Passage provided:
========================================
Inside F#

Brian's thoughts on F# and .NET

An RSS Dashboard in F#, part four (speech agents)

Posted by Brian on February 9, 2010

Previous posts in this series:

Last time I covered exposing RSS feeds as IObservables, and we created the basic infrastructure for getting new information from the web published as an IObservable event stream.  Today we’ll switch gears entirely to cover the next technology piece of the app: synthesizing speech so that titles can be read allowed over the speakers.  We’ll encounter one important design consideration which is neatly handled using asynchronous agents.

Making your computer talk

One of the terrific things about .Net is that it seems like no matter what you want to do, there’s a library for that.  :)  When I was originally designing what I wanted my RSS Dashboard to do, I was apprehensive about the speech part, because I had no idea what it entailed.  I was thrilled and relieved to discover that I could simply add a reference to System.Speech, and then write just two lines of code:

let ss = new System.Speech.Synthesis.SpeechSynthesizer()
ss.Speak("Hello world!")

and get my machine to speak to me.  Hurray!

Of course, it’s not perfect; try things like

ss.Speak("How do I make a GUI in F# using WPF and XAML?")

and discover it sounds like “How do I make a gweh in eff number sign using WPF and ex-ay-em-el”.  So after experience listening to a bunch of question titles from StackOverflow, I authored a function to “wash” the text before I hand to the speech synthesizer.  For example

let SpeechWash (text:string) = 
    text.Replace("GUI", "gooey")
        .Replace("#", " sharp")
        .Replace("XAML", "zah-mull")

cleans up the previous sentence pretty nicely so that

ss.Speak("How do I make a GUI in F# using WPF and XAML?" |> SpeechWash)

is understandable.  We’ll return to this at the end of today’s blog entry.

A blocking operation

Of course if things were just that simple, this would be a really short blog post.  There’s one important consideration for using this API in the context of my dashboard app.  I’m going to be receiving events about new items on the RSS feed, and need to draw updates to the UI and speak some titles aloud.  But the Speak() call is a blocking operation – if I call it from the UI thread, the UI thread will be blocked while it is speaking.  We can demonstrate this in a simple console application:

let ss = new System.Speech.Synthesis.SpeechSynthesizer()
ss.Speak("Until I finish saying this, I will not print what's below")
printfn "Done, press a key to quit"
System.Console.ReadKey() |> ignore

Until the computer finishes speaking, it does not reach the “printfn” line.  So if we call Speak() on the UI thread, we will end up blocking the UI for many seconds, which is a big no-no.  So we need to speak from a background thread, so that we can keep the UI ‘live’ at all times.

A first try at avoiding blocking the UI

There are various ways to do work on background threads, however a number of them will solve one problem by creating another.  For example, Threadpool.QueueUserWorkItem (QUWI) is an API to schedule work on a background thread, and we could use it like this:

let ss = new System.Speech.Synthesis.SpeechSynthesizer()
System.Threading.ThreadPool.QueueUserWorkItem(fun _ -> 
    ss.Speak("Now I can talk and continue on")
========================================
Raw data:
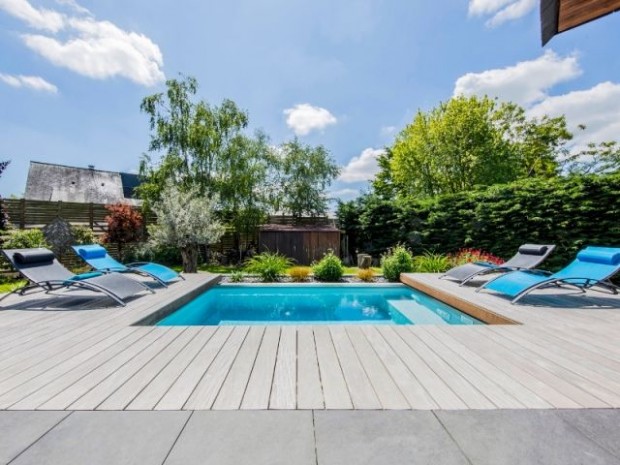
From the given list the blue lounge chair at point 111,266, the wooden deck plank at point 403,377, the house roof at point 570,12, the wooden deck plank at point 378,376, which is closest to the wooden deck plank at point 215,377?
the wooden deck plank at point 378,376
========================================
Instructions:
1) In the blog post, why must the Speak() call not be made on the UI thread?
2) Reproduce the passage of the blog post between "Until the computer" and "at all times.", inclusive.

Completed exercise:
1) Speak() is a blocking operation, so calling it on the UI thread would block the UI while it is speaking.

2)
Until the computer finishes speaking, it does not reach the “printfn” line.  So if we call Speak() on the UI thread, we will end up blocking the UI for many seconds, which is a big no-no.  So we need to speak from a background thread, so that we can keep the UI ‘live’ at all times.